• Records to use:
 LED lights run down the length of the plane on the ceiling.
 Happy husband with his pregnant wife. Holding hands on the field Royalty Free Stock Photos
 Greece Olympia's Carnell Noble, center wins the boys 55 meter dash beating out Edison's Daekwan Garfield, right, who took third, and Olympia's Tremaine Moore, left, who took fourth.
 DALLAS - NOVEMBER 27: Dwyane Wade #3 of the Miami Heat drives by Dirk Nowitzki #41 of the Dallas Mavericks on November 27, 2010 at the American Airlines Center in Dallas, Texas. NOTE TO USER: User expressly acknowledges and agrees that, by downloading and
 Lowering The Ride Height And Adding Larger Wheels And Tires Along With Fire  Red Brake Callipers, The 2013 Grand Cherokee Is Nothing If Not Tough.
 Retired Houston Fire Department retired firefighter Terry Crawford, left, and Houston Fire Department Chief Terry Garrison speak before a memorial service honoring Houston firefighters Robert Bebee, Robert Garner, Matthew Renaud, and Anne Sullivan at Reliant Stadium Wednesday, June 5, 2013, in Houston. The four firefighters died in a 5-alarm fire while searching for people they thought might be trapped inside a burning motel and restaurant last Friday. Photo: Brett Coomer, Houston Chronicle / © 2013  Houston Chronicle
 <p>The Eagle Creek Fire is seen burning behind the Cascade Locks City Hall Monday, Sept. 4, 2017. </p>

--

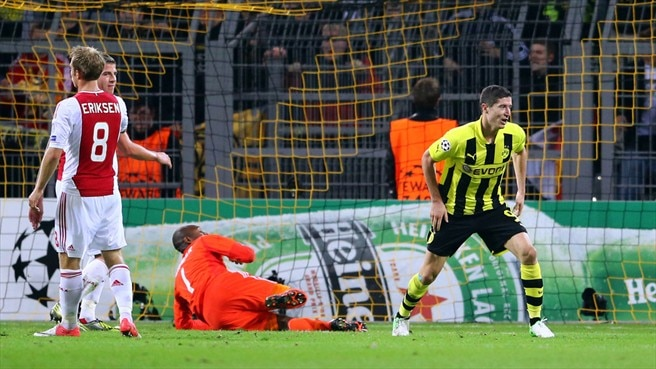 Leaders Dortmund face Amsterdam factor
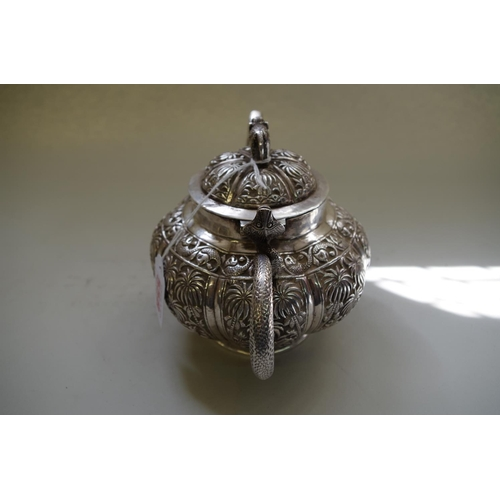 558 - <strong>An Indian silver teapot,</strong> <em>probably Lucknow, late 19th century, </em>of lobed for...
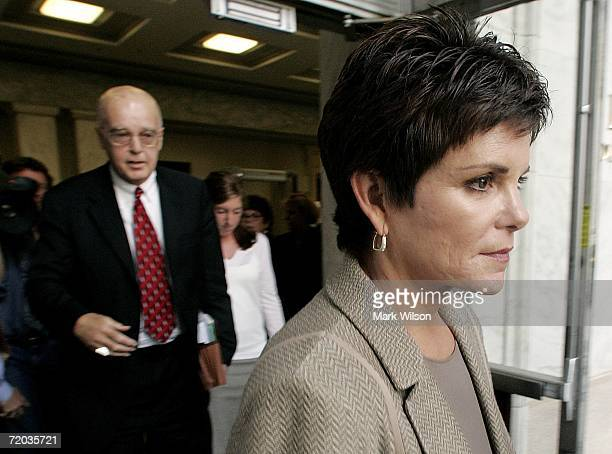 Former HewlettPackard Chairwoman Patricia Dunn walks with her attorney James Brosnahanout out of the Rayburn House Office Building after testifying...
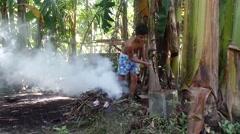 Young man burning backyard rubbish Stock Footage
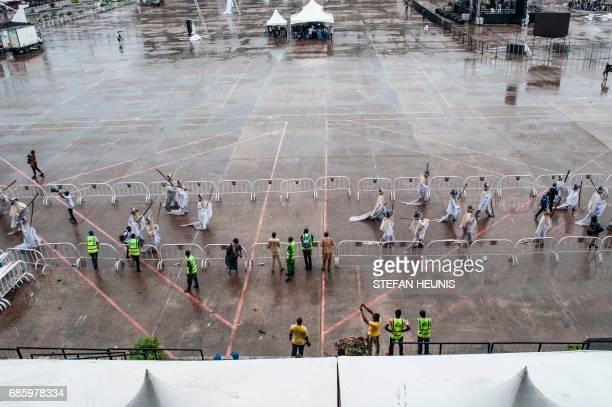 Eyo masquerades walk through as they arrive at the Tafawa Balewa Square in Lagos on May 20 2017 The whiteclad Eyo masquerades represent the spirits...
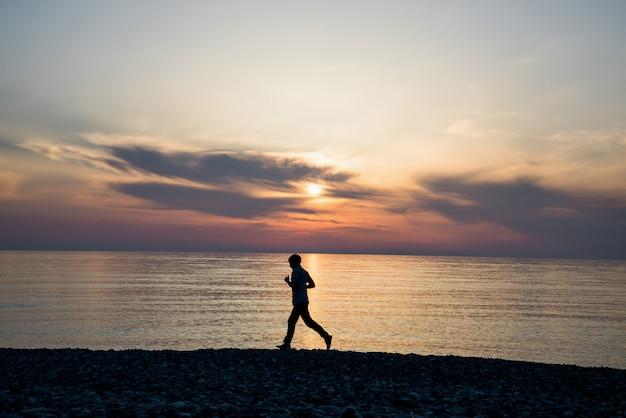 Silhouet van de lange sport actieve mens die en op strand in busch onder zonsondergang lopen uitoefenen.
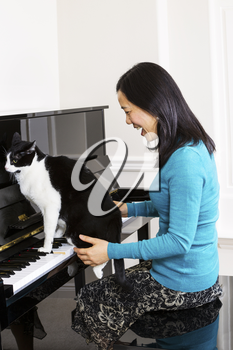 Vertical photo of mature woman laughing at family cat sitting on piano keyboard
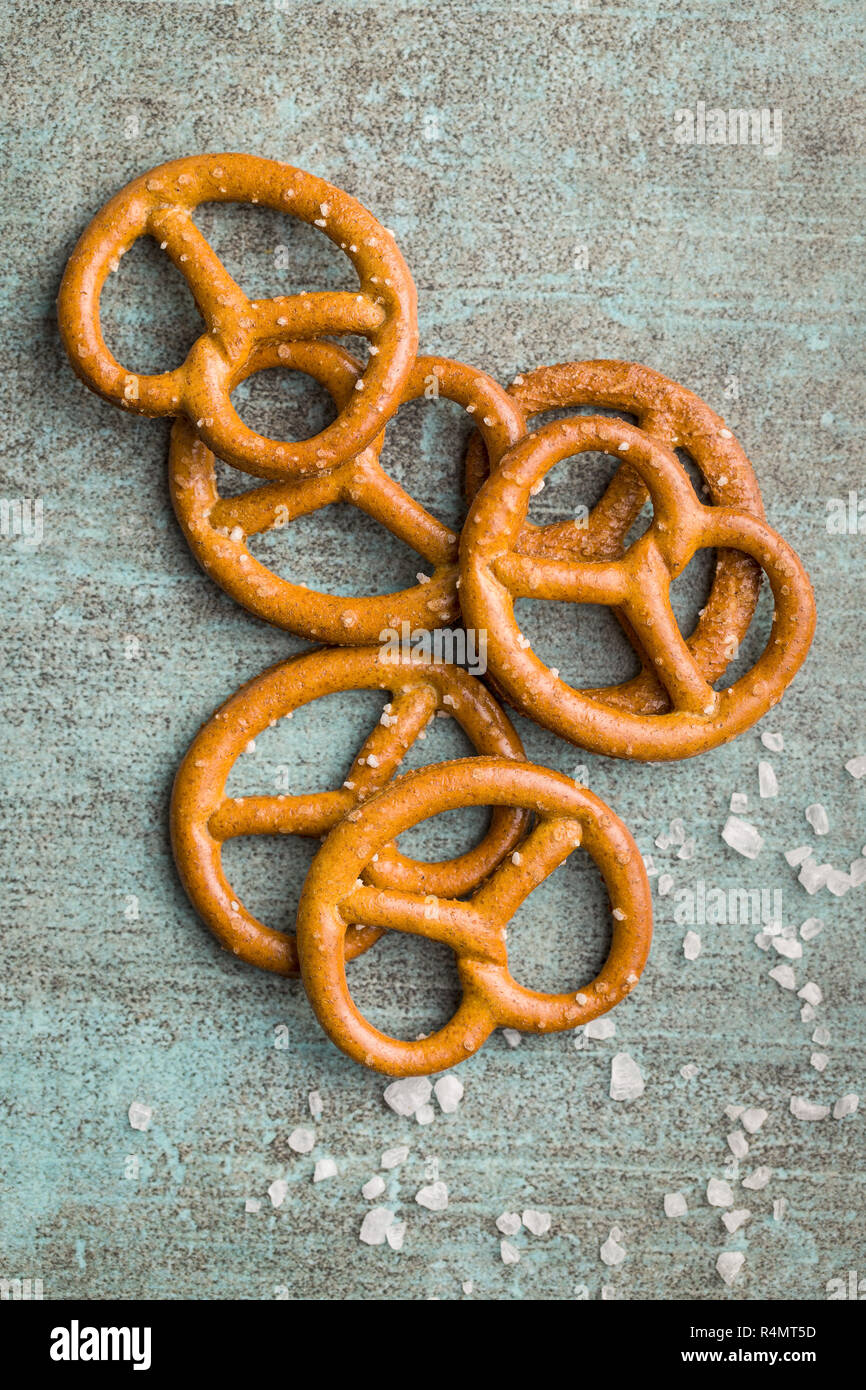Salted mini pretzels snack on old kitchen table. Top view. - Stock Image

• Exercise requirements: Where a line in the material above holds "Fire", copy that line.

• Solved exercise:
 Lowering The Ride Height And Adding Larger Wheels And Tires Along With Fire  Red Brake Callipers, The 2013 Grand Cherokee Is Nothing If Not Tough.
 Retired Houston Fire Department retired firefighter Terry Crawford, left, and Houston Fire Department Chief Terry Garrison speak before a memorial service honoring Houston firefighters Robert Bebee, Robert Garner, Matthew Renaud, and Anne Sullivan at Reliant Stadium Wednesday, June 5, 2013, in Houston. The four firefighters died in a 5-alarm fire while searching for people they thought might be trapped inside a burning motel and restaurant last Friday. Photo: Brett Coomer, Houston Chronicle / © 2013  Houston Chronicle
 <p>The Eagle Creek Fire is seen burning behind the Cascade Locks City Hall Monday, Sept. 4, 2017. </p>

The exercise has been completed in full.